EXERCISE TEXT:
+--

Study Says Early Reading Intervention Might Harm Students’ Growth In The Long Run
A new study says the most widespread reading intervention program used in the U.S. might have negative effects on literacy in the long run.
Literacy rates among the nation’s youth have long been dropping, but the COVID-19 pandemic escalated the issue. Studies have shown that on average, about 33% of kindergarten through second-grade children are missing reading benchmarks compared to the 21% that weren’t in 2019. For decades, the U.S. has conducted early reading intervention tactics to combat this loss, but a new study suggests that it not only might not be effective, but also that it might actually harm students’ growth in the long run.
Last week, EdWeek reported that the American Educational Research Association presented the findings at their annual meeting. The news is detrimental to many leaders in education, as officials in every state scramble to devise tactics for reading intervention. The study depicted how the popular intervention measure, Reading Recovery, may actually hurt students’ growth in literacy over time.
The study was conducted by the Center for Research in Education and Social Policy. The researchers tracked reading intervention progress in 150 to 500 Reading Recovery schools each year from 2011to 2015, then again from 2016 to 2017. Each of the studied schools included at least seven students that initially scored just below the cutoff level to participate in the program.

+--

DATA:
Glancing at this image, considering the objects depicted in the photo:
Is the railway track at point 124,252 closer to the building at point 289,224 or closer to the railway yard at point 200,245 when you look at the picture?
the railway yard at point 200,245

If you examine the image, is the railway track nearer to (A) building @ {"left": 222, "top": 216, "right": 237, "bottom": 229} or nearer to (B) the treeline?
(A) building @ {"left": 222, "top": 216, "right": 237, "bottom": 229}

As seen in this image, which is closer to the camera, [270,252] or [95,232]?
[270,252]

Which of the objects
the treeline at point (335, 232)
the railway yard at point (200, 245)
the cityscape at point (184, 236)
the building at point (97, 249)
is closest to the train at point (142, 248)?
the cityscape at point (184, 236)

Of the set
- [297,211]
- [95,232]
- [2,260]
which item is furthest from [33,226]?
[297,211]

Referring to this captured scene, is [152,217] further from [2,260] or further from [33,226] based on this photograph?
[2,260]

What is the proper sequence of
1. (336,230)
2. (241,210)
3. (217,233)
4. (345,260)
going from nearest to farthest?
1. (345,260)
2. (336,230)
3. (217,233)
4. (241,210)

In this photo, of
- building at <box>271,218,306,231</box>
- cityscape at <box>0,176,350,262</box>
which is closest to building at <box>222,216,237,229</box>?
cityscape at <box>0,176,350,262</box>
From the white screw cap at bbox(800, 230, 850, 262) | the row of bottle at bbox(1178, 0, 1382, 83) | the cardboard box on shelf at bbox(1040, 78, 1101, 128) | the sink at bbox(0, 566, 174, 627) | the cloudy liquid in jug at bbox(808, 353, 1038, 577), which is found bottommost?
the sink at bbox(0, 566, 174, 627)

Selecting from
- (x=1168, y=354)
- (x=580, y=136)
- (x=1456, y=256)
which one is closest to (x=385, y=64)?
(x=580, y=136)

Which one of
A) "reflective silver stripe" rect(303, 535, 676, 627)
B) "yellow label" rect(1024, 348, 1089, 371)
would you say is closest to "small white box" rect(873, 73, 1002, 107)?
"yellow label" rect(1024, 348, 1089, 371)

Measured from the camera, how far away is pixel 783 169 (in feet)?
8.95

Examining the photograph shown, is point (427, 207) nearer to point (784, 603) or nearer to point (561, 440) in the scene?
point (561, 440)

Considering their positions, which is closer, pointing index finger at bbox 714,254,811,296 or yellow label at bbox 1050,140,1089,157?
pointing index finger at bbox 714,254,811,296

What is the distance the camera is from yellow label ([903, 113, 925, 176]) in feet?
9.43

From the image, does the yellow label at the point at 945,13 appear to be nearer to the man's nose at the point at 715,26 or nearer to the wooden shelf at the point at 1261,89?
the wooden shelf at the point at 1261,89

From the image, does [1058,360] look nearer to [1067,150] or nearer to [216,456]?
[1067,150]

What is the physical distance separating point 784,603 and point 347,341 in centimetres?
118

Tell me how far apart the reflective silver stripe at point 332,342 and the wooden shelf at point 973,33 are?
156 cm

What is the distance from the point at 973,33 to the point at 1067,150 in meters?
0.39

+--

WHAT THIS EXERCISE ASKS:
**a.** Write out the passage of the reading intervention article from "Study Says Early" to "growth in the long run.", copying it word for word.
**b.** Pick up the article about the Reading Recovery study where it stops, and keep writing it.
You can set the records aside, since none of this work depends on them.

ANSWERS TO THE EXERCISE:
**a.**
Study Says Early Reading Intervention Might Harm Students’ Growth In The Long Run
A new study says the most widespread reading intervention program used in the U.S. might have negative effects on literacy in the long run.
Literacy rates among the nation’s youth have long been dropping, but the COVID-19 pandemic escalated the issue. Studies have shown that on average, about 33% of kindergarten through second-grade children are missing reading benchmarks compared to the 21% that weren’t in 2019. For decades, the U.S. has conducted early reading intervention tactics to combat this loss, but a new study suggests that it not only might not be effective, but also that it might actually harm students’ growth in the long run.

**b.**
Similarly, the study followed some students that performed just above the cutoff level to act as a control group. For those students who didn’t qualify for Reading Recovery, the issues waned over time despite no reading intervention. On the contrary, the students who participated in the Reading Recovery program displayed literacy levels nearly half a grade below the scores of the control group.
These findings are a big surprise to many educators who have been using the Reading Recovery program for years. The reading intervention program was developed in the 1970s. It was widely accepted following a vastly randomized control study that found the literacy program aided students struggling with reading comprehension in the first grade. Even last decade, the Reading Recovery program was being studied with counterintuitive findings. In 2010, more than 8,000 low-performing students were randomly assigned to participate in the program.
The study concluded that children who participated in the early reading intervention program improved their efficiency by more than 130% percent of the average reading growth for 1st graders nationwide. The caveat, however, was that this progress was measured only five months after entering the program. To this, many experts believe the program failed to weigh in on the long-lasting effects.
Sean Reardon, a Stanford University researcher told EdWeek that it is vital to conduct long-term implications in studies. He said they can often differ from what short-term studies conclude. Reardon, also a member of a peer review committee following reading intervention recovery said that “the big takeaway” from this new study is that Reading Recovery’s long-term corollaries were “meaningfully large.”
Despite the reading intervention findings, the study failed to explain why the effects of Reading Recovery dramatically reduce over time. It might be because the method has a focal point on individual errors. Moreover, Reading Recovery might leave gaps in explicit instruction for foundational skills. However you look at the situation, there is no denying that there is a reading crisis in America, and that situation is likely to get worse as the pandemic continues to ravage education in the U.S.